# [YOUR ASSIGNMENT]
Could you repeat the records shown below exactly as written?

# # #

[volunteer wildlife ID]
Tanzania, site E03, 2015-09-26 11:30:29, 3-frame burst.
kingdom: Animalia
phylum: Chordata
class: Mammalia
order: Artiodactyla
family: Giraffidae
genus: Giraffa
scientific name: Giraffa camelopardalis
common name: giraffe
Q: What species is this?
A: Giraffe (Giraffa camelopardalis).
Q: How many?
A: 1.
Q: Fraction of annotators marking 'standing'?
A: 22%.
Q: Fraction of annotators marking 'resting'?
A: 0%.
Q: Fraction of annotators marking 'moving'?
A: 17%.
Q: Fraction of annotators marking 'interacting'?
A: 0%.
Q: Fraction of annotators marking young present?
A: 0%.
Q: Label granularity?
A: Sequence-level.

# # #

# [OUTPUT OF THE TASK]
[volunteer wildlife ID]
Tanzania, site E03, 2015-09-26 11:30:29, 3-frame burst.
kingdom: Animalia
phylum: Chordata
class: Mammalia
order: Artiodactyla
family: Giraffidae
genus: Giraffa
scientific name: Giraffa camelopardalis
common name: giraffe
Q: What species is this?
A: Giraffe (Giraffa camelopardalis).
Q: How many?
A: 1.
Q: Fraction of annotators marking 'standing'?
A: 22%.
Q: Fraction of annotators marking 'resting'?
A: 0%.
Q: Fraction of annotators marking 'moving'?
A: 17%.
Q: Fraction of annotators marking 'interacting'?
A: 0%.
Q: Fraction of annotators marking young present?
A: 0%.
Q: Label granularity?
A: Sequence-level.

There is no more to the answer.